EP by B'z
- Released: December 8, 2021
- Recorded: 2021
- Genre: Soft rock
- Length: 24:57
- Label: Vermillion
- Producer: Tak Matsumoto

B'z chronology
| Friends II (1996) | Friends III (2021) |  |

= Friends III =

Friends III is the sixth mini-album by the Japanese rock duo B'z. It was released on December 8, 2021. It's a concept album and is a sequel to their previous mini-album, Friends II, released in 1996.

The mini-album came in three editions: a standard edition, a first press edition with a DVD featuring a re-recording of their song "Itsuka no Merry Christmas" from their fourth mini-album, Friends, and a special Live Friends box featuring the standard edition with a glass, which was only available to those who purchased live tickets and was only sold through B'z Club-Gym.

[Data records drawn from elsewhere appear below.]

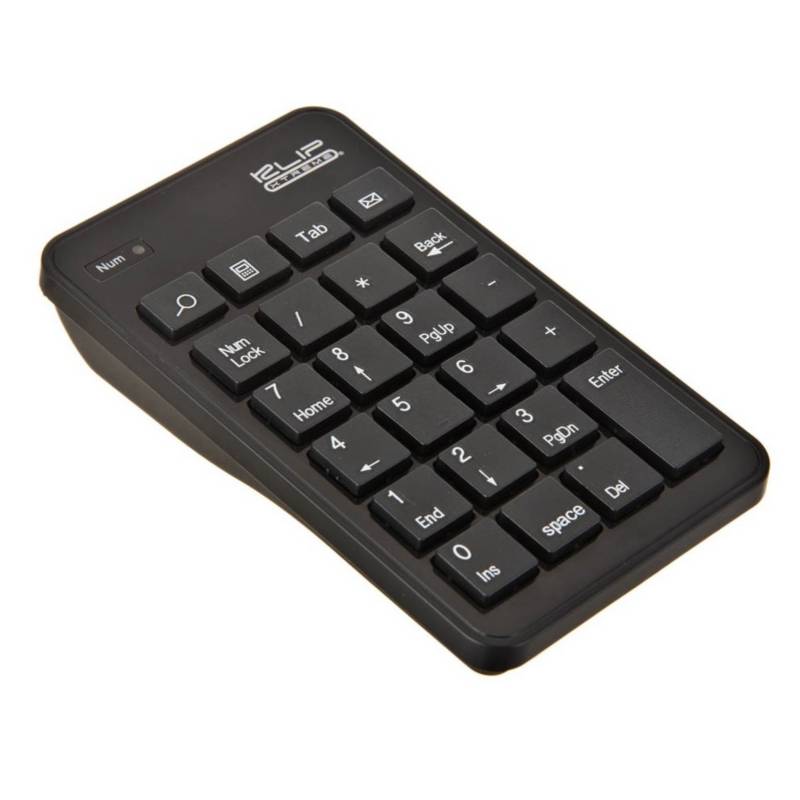 TECLADO NUMERICO ZYPHER INALÁMBRICO (KNP-110)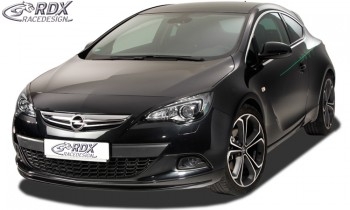 Etuspoileri Opel Astra J GTC (OPC line malliin)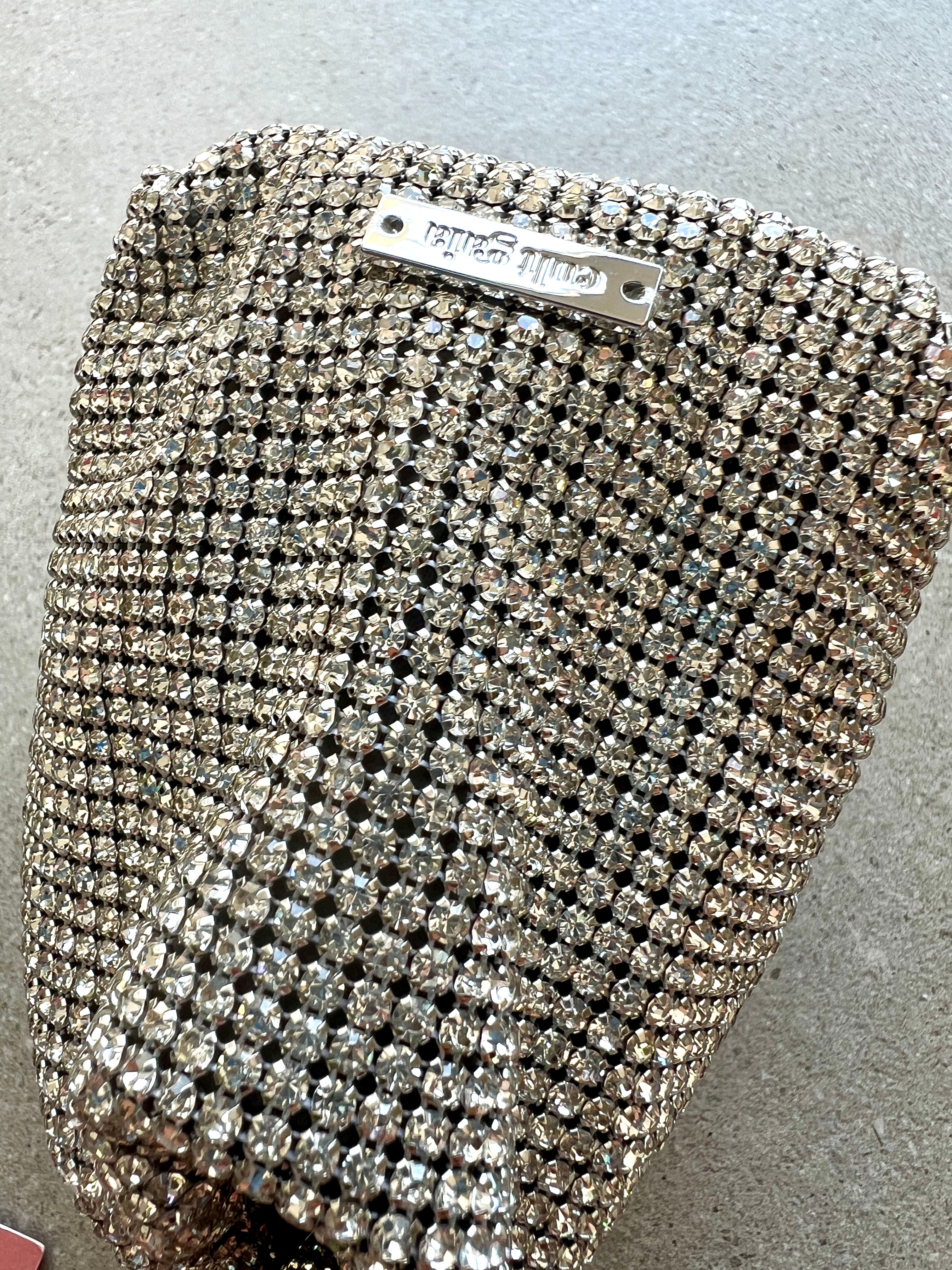 Clear Rue Wristlet - Fashionable Transparent Wristlet Purse for Women | Perfect for Concerts, Festivals, and Night Out Events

The mini-album debuted at number one on both the Oricon weekly albums chart and on the Billboard Japan Hot Albums chart.

== Background ==
During the COVID-19 pandemic, guitarist Tak Matsumoto went back and forth between Japan and the United States. During a mandatory isolation after returning to Japan, he decided to make one song a day. The songs produced matched up to the style of the past Friends mini-albums, which led Matsumoto to propose producing a third entry into the series, to which vocalist Koshi Inaba agreed.

== Track listing ==

Limited Edition DVD

| No. | Title | Length |
|---|---|---|
| 1. | "Harunohi" | 0:35 |
| 2. | "Season End (シーズンエンド, Season End)" | 4:38 |
| 3. | "Midarechiru (ミダレチル, Scatter in Pieces)" | 3:53 |
| 4. | "Friends III" | 2:02 |
| 5. | "Butterfly" | 3:54 |
| 6. | "Konna Toki Take Anata ga Koishii (こんな時だけあなたが恋しい, I Miss You Only at Such Times)" | 4:40 |
| 7. | "Grow & Glow" | 5:19 |
| Total length: |  | 24:57 |

| No. | Title | Length |
|---|---|---|
| 1. | "Itsuka no Merry Christmas (いつかのメリークリスマス, That One Merry Christmas)" (Friends III Edit) |  |

== Charts ==

| Chart (2021) | Peak position |
|---|---|
| Japanese Albums (Oricon) | 1 |
| Japanese Hot Albums (Billboard Japan) | 1 |

== Certifications ==

| Region | Certification | Certified units/sales |
| Japan (RIAJ) | Gold | 100,000^{^} |
^{^} Shipments figures based on certification alone.